Usually there are some casualties, creative destruction as the economists call it. We see this all around with brands like Kodak and Nokia finding that their entire industry had changed around them. Once industry-leaders can quickly become nothing more than a note in the history books if they don’t realise what is happening.
But what does disruption mean for the customer experience? Are disruptive companies managing the customer experience any differently to industry leaders?
I believe there are two key aspects to this debate. First there is the question of approaching the customer experience. Disruptive companies tend to be fast moving and innovative. This often means that they are extremely customer-centric. Interactions with the customer are considered to be an integral part of the business and not part of a “customer service” function as many incumbent organisations are designed.
As an example, look at the Uber website. One single click opens a menu of information for drivers or customers and Uber has adopted several innovative ideas, such as drivers reviewing customers.

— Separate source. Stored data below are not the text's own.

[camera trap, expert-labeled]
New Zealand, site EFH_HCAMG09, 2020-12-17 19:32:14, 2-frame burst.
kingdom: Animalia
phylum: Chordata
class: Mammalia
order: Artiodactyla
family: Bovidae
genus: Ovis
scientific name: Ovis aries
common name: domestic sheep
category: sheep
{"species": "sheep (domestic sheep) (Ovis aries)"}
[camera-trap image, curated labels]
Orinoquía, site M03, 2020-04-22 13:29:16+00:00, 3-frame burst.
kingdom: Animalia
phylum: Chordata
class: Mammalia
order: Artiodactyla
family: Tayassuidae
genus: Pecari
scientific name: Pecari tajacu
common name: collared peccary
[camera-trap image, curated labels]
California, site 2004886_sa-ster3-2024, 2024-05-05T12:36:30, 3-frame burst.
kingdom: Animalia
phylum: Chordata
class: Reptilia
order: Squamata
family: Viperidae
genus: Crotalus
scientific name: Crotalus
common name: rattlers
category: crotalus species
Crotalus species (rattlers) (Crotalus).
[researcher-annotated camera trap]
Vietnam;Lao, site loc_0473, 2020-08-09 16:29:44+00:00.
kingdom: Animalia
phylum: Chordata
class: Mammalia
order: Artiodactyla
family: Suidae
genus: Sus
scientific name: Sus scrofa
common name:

The second aspect is around the measurement of the customer experience. Many companies employ surveys or other research methods to determine how the customer experiences their brand, but I am now working with several companies that have discarded traditional research methods entirely. They are using the social buzz to determine what customers think of them, naturally assuming that if customers are happy or annoyed, they will probably talk to friends online.
Both the approach to the customer experience and how it is measured are different in disruptive organisations. The key reason why is that the customer is placed at the heart of what the brand does. Services are designed around the customer. The customer is expected to interact at any point in the lifecycle or a product… in many cases the customers are now helping R&D by requesting their ideal products.
Customers want an experience that connects them to the brand and disruptors understand this. Their companies are designed around the customer experience.